Kovalenko et al. (2014), proposed a real time system for hand gesture recognition based on the Viola-Jones detector for
the hand detection and thereafter used the Continuously Adaptive Mean Shift Algorithm (CAMShift) to track the
position of the extracted hand in the image. Mao et al. (2009) combined Viola-Jones detection algorithm with the skin-
color detection method to perform hand detection and tracking against complex backgrounds. The salience and the fast
spread of Covid-19 coronavirus epidemic caught the attention of researchers to new research fields. Wang et al. (2020)
proposed a system for a facial mask detection task and a masked face recognition task using three types of masked face
datasets, including Masked Face Detection Dataset (MFDD), Real-world Masked Face Recognition Dataset (RMFRD)
and Simulated Masked Face Recognition Dataset (SMFRD).
In the literature, much work has been conducted in the area of hand detection, hand identification problems still remain
unsolved, which is a difficult topic, due to the fact that a hand with a glove on is very similar to a hand with a glove off.

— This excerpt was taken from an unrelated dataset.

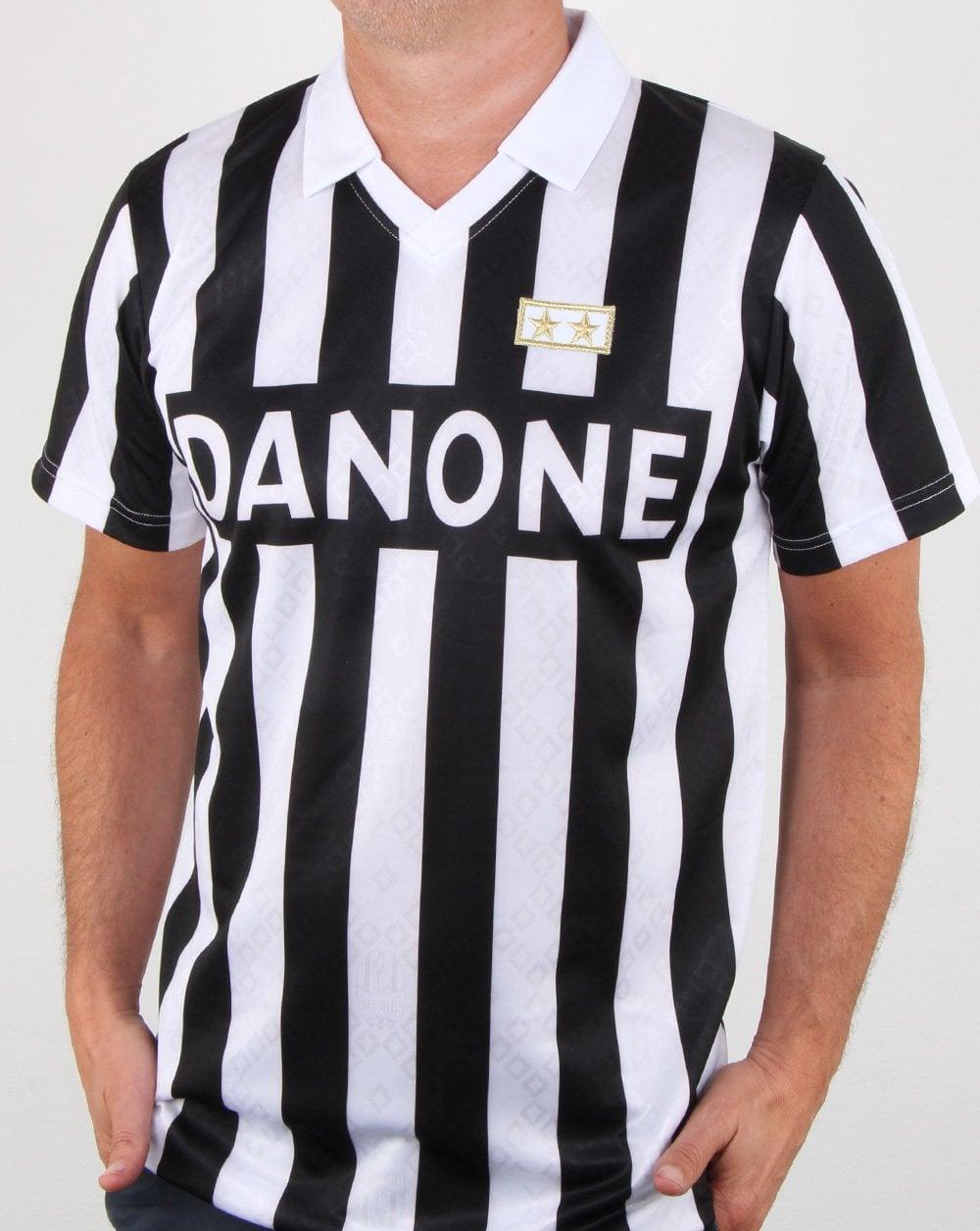 d06ef0c05 80s Casual Classics 80s Casual Classics Juventus 1993 Uefa Cup Final Shirt  Black white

Hence, this work is aimed to propose the Viola-Jones method to be used for hand identification.
To assess the performance of the proposed method, the paper introduces a new dataset consisting of real-world videos
illustrating several cases of hands with gloves on and hands with gloves off. The experimental results indicate that the
proposed framework is capable of identifying hands with convenience accuracy. The remainder of the paper is organized
as follows. In Section 2, the proposed method is discussed. The definition and format of the proposed dataset is
discussed in Section 3. Experimental results are given in Section 4. Finally, conclusions and future work are discussed
in Section 5.
2. The Proposed Method
The research focuses on identification process by adapting the Viola-Jones algorithm for hand state. It is obvious that
the Viola-Jones algorithm has been designed for single object detection. In this work we adapted this method to use to
identify two different objects. Thus, our approach was based on learning both objects as one package, i.e., hands with
UKH Journal of Science and Engineering | Volume 5 • Number 1 • 2021 82
gloves on and hands with gloves off. The method was successfully able to detect a human hand, and additionally
identified it with or without a glove.
The proposed method consists of three parts; the first part is training for both objects, the second is detection of both
objects, and the third part is the identification step for identifying if a hand is wearing a glove or not and then labeling
each one with the suitable state (i.e. the hand with or without a glove). Figure 1 shows the general scheme of the system
Figure 1. Operation of Proposed Methods.
2.1. Hand detection
The dataset used was prepared for both the training and the testing part. During training for hand detection, the method
had to have a positive result and a negative result for the Region of Interest (RoI), thus, a number of images/frames
were used to in training to indicate a positive result and a negative result. A positive result showed a cropped hand and
a negative result showed no hand at all. Then, these positive and negative results were fed into the Viola-Jones to build
a model for detecting a hand during the training step. As a result, an “XML file” was produced and this was known as
a model for hand detection. Figure 2 describes and illustrates how to apply the training part for hands without wearing
a glove from video frames in our dataset (i.e. Training Data).
Figure 2. Training steps for hand detection.